## Supplied material
---*---

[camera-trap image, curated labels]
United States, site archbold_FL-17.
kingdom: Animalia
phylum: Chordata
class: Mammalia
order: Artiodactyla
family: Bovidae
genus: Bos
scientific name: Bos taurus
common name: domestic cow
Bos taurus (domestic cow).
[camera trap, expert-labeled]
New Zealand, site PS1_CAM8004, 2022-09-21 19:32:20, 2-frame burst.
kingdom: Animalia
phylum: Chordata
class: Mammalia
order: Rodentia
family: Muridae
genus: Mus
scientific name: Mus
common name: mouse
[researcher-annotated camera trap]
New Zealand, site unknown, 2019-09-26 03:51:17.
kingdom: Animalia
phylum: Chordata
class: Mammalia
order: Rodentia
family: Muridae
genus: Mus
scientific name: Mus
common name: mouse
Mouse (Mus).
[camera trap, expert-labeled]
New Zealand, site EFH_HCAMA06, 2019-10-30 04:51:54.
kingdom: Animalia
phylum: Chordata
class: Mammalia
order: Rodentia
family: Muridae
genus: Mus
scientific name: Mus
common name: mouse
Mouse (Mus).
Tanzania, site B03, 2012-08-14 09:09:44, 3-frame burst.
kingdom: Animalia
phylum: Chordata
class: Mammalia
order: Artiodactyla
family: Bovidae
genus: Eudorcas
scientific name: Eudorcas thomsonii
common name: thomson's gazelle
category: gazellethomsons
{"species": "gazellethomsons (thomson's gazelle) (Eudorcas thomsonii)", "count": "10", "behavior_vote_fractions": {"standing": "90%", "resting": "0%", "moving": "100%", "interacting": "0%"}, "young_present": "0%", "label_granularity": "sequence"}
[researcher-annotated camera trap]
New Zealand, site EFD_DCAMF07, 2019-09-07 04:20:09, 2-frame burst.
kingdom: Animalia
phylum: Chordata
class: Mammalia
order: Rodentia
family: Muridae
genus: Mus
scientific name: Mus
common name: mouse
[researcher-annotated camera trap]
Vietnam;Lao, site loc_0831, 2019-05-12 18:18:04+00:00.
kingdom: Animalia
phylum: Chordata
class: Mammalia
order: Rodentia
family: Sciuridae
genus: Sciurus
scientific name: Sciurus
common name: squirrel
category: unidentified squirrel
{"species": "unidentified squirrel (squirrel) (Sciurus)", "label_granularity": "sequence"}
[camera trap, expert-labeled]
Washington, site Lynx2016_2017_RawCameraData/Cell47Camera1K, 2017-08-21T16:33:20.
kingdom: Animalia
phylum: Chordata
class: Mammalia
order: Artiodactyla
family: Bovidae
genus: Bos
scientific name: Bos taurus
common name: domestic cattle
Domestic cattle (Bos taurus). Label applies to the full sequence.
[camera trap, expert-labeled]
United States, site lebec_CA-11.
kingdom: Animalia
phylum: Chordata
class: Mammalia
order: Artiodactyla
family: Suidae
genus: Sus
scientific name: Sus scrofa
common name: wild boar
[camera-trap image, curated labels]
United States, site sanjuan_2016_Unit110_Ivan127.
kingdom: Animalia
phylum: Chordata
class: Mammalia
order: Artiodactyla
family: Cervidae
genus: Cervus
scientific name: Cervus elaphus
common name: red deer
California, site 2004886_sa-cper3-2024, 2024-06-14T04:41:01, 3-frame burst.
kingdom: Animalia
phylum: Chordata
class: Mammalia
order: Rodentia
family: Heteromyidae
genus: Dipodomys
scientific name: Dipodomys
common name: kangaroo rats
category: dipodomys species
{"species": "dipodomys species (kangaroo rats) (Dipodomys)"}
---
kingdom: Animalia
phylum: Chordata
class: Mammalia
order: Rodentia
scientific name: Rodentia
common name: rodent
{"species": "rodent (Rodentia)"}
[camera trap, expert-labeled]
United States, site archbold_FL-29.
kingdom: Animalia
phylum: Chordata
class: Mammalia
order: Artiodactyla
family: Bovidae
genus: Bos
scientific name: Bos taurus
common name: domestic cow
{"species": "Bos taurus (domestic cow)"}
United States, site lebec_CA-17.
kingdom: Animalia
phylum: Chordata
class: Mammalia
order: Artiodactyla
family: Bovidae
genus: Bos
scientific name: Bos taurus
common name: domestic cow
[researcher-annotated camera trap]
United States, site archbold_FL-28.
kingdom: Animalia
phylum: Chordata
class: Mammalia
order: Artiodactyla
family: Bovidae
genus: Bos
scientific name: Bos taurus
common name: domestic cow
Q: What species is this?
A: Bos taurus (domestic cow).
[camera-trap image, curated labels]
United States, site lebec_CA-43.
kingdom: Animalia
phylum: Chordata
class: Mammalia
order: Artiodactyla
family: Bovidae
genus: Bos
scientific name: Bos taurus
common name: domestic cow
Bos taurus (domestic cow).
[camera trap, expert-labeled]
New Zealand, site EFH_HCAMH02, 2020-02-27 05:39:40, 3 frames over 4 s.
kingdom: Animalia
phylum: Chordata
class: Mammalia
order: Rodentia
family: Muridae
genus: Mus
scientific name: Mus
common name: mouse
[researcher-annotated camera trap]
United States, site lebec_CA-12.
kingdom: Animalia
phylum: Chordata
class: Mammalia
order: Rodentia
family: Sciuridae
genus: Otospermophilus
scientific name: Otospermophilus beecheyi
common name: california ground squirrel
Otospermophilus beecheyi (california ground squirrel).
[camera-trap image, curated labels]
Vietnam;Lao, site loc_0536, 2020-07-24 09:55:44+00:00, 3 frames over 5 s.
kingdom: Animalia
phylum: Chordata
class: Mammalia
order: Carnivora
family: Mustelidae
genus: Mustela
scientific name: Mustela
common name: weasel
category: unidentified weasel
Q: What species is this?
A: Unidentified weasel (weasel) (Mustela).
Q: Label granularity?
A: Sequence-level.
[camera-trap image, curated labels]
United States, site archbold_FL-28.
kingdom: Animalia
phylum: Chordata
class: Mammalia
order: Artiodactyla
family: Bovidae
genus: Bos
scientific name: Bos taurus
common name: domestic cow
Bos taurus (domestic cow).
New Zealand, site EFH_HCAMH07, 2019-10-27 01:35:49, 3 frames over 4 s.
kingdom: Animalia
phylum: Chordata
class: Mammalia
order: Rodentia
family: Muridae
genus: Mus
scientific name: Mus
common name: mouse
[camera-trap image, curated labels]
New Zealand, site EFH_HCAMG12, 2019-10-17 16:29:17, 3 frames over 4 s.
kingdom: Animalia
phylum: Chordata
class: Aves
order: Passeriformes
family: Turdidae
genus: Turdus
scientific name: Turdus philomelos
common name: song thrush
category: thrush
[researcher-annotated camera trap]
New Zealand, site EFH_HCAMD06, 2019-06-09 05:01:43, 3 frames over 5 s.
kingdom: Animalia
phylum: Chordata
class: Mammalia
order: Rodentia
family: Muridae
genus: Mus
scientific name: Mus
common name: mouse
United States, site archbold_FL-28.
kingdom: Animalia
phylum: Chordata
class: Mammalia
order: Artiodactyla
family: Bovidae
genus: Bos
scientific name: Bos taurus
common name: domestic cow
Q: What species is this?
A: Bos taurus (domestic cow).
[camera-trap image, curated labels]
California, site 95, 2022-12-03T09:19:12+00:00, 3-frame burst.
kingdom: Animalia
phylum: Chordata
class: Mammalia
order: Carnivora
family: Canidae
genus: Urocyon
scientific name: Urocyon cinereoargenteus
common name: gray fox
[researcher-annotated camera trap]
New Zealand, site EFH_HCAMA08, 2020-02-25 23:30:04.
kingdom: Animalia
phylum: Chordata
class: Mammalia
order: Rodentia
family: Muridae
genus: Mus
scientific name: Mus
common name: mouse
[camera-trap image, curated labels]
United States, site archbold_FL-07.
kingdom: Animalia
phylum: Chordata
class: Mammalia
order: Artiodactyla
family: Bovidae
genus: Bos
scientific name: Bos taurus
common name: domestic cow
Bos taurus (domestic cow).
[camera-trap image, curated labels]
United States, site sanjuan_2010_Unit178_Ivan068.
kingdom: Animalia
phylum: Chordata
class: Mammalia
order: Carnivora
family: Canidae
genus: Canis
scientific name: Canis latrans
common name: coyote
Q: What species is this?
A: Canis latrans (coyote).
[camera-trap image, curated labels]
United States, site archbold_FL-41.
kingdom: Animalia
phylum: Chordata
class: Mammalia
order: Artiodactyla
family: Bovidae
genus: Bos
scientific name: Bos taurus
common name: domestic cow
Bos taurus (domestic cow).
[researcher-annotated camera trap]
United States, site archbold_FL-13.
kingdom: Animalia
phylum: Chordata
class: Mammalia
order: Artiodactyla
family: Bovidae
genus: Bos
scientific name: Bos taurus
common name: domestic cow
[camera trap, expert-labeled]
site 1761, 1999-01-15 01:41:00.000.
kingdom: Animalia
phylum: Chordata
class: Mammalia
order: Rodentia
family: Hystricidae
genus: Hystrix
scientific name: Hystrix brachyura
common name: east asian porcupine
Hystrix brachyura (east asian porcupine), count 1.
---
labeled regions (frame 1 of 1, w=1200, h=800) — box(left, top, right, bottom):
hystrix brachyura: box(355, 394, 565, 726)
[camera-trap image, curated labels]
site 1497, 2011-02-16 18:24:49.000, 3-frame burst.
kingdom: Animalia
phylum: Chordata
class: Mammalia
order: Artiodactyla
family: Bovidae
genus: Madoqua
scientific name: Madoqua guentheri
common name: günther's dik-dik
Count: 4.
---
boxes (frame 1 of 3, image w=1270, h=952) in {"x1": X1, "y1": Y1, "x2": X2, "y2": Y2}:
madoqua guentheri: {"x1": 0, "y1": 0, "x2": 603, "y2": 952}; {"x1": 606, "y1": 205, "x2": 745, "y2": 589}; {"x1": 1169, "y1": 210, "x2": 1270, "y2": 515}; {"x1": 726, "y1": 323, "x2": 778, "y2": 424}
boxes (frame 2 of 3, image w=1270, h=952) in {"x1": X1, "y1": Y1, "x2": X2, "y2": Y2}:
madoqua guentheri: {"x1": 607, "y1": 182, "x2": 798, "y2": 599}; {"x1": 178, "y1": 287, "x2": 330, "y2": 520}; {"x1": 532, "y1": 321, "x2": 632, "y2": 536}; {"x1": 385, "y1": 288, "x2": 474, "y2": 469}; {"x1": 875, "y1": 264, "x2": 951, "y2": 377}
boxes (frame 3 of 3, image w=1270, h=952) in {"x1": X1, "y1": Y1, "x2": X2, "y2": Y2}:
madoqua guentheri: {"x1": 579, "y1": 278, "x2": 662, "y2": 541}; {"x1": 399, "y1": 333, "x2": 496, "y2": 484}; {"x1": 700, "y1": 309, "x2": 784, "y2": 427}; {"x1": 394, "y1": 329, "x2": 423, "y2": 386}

---*---

## Work instructions
Set each line down exactly, starting with the one that contains "boxes (frame 3" and ending with the last line of the listing; add nothing else.

## Exercise output
boxes (frame 3 of 3, image w=1270, h=952) in {"x1": X1, "y1": Y1, "x2": X2, "y2": Y2}:
madoqua guentheri: {"x1": 579, "y1": 278, "x2": 662, "y2": 541}; {"x1": 399, "y1": 333, "x2": 496, "y2": 484}; {"x1": 700, "y1": 309, "x2": 784, "y2": 427}; {"x1": 394, "y1": 329, "x2": 423, "y2": 386}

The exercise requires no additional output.